Fig. 4: OCCs (All participants) and Frequency distribution (HD and prHD) for interview question assessing “anger and irritability.”

Data are presented separately for symptom intensity (left row), frequency (middle row), and composite (right row) scores.

The remaining 6 questions were very rarely endorsed and a score of zero had the highest probability of being scored across the full range of severity (Figure 5, as example):

  • Aggression – People
  • Aggression – Animals/Objects
  • Repetitive Thoughts
  • Perseveration – Tasks
  • Perseveration – Topics of Conversation
  • Mental inflexibility/Rigidity

The mean composite scores for these six questions were lower than those for the six highly-endorsed interview questions, with respect to the overall study population and the subgroup of prHD subjects (p < 0.05). The low frequency of response and poor discriminative properties limit the usefulness of these interview questions for assessment in prHD and early HD, including the measures of obsessive-compulsive behaviors. The only questions which discriminated between prHD and early HD subjects was “Perseveration – topics of conversation,” with significantly higher scores in HD subjects with respect to both frequency (p < 0.05) and intensity (p < 0.05) of symptoms; however, this question was nonetheless very rarely endorsed in the subject population. For the other five items, there were no statistically significant differences in either the severity or frequency of symptoms between prHD and HD subjects (Figure 5, as example). In general, the correlations between each of these 6 individual composite scores and the total composite score from the 6 highly-endorsed interview questions were low (Table 3); the item-total correlation was high for “Aggression towards people” in the subset of prHD subjects, but this item was nonetheless rarely endorsed in the subject population.

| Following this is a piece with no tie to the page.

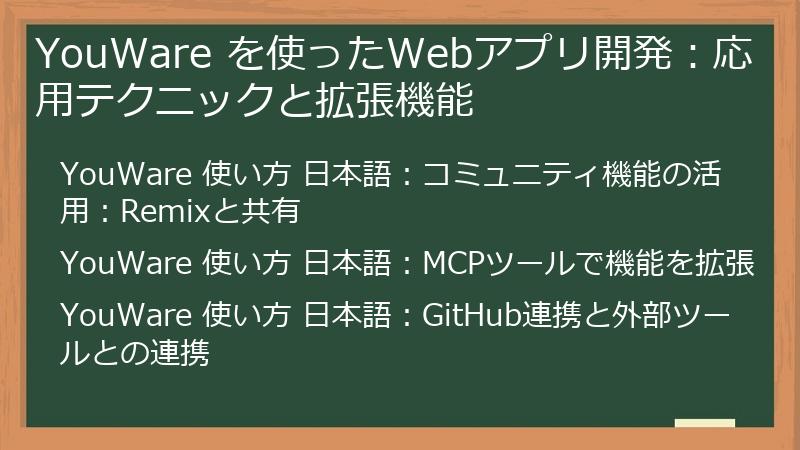 YouWare を使ったWebアプリ開発：応用テクニックと拡張機能

YouWare 使い方 日本語：コミュニティ機能の活用：Remixと共有

YouWare 使い方 日本語：MCPツールで機能を拡張

YouWare 使い方 日本語：GitHub連携と外部ツールとの連携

Fig. 5: OCCs (All participants) and frequency distribution (HD and prHD) of representative rarely-endorsed interview question (perseveration-tasks).

Data presented separately for symptom intensity (left row), frequency (middle row), and composite (right row) scores.

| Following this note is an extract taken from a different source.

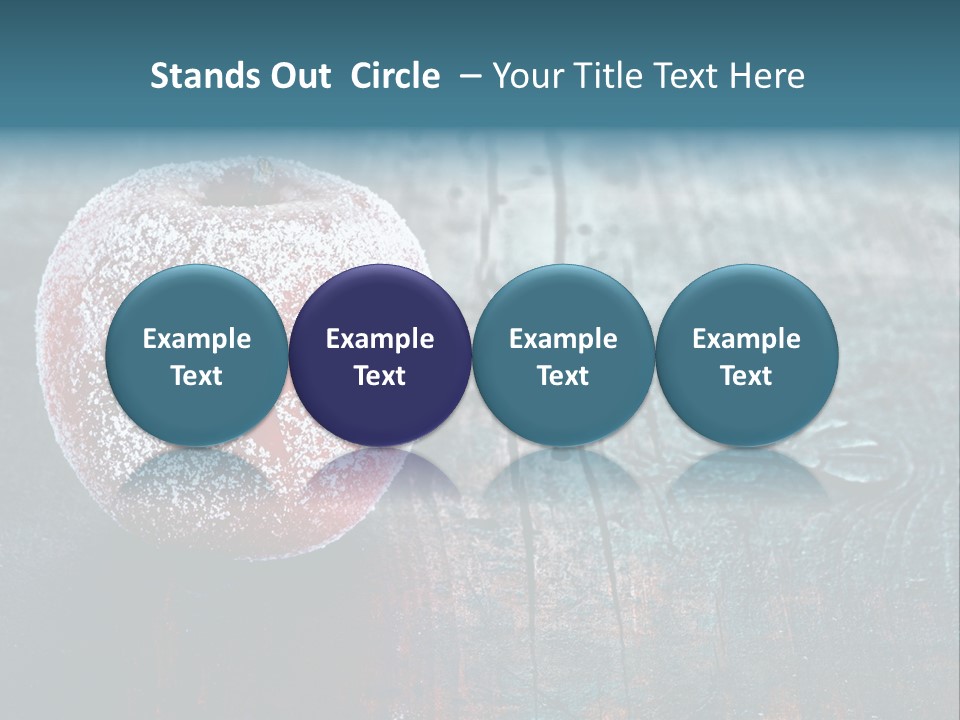 Stands Out Circle – Your Title Text Here

Example Text

Example Text

Example Text

Example Text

It was agreed that that these 6 questions should be removed from subsequent iterations on the basis of Relevance (Reported as not relevant by a large segment of the population of interest) and Response Range (A high percentage of patients respond at the floor) as outlined in Table 1 of the FDA PRO Guidance.[2]

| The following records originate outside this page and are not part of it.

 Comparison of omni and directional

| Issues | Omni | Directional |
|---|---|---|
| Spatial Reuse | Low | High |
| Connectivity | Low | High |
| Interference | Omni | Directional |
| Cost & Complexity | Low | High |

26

FuRST-pHD has used an inclusive, iterative process to generate interview questions to assess symptoms in prodromal and early HD gene expansion carriers. While testing is still ongoing, it is clear that many CAG expanded individuals exhibit a range of behavioral manifestations prior to clinical diagnosis, but some symptoms are likely to be better candidates for inclusion in a final instrument than others. We report here the development and beta testing of first iteration interview questions designed to assess anger/irritability and obsessions/compulsions. Six questions have been selected for further testing, have been modified accordingly by the working groups, and are currently undergoing a second iteration of field testing. The results of the second iteration will be reported once completed.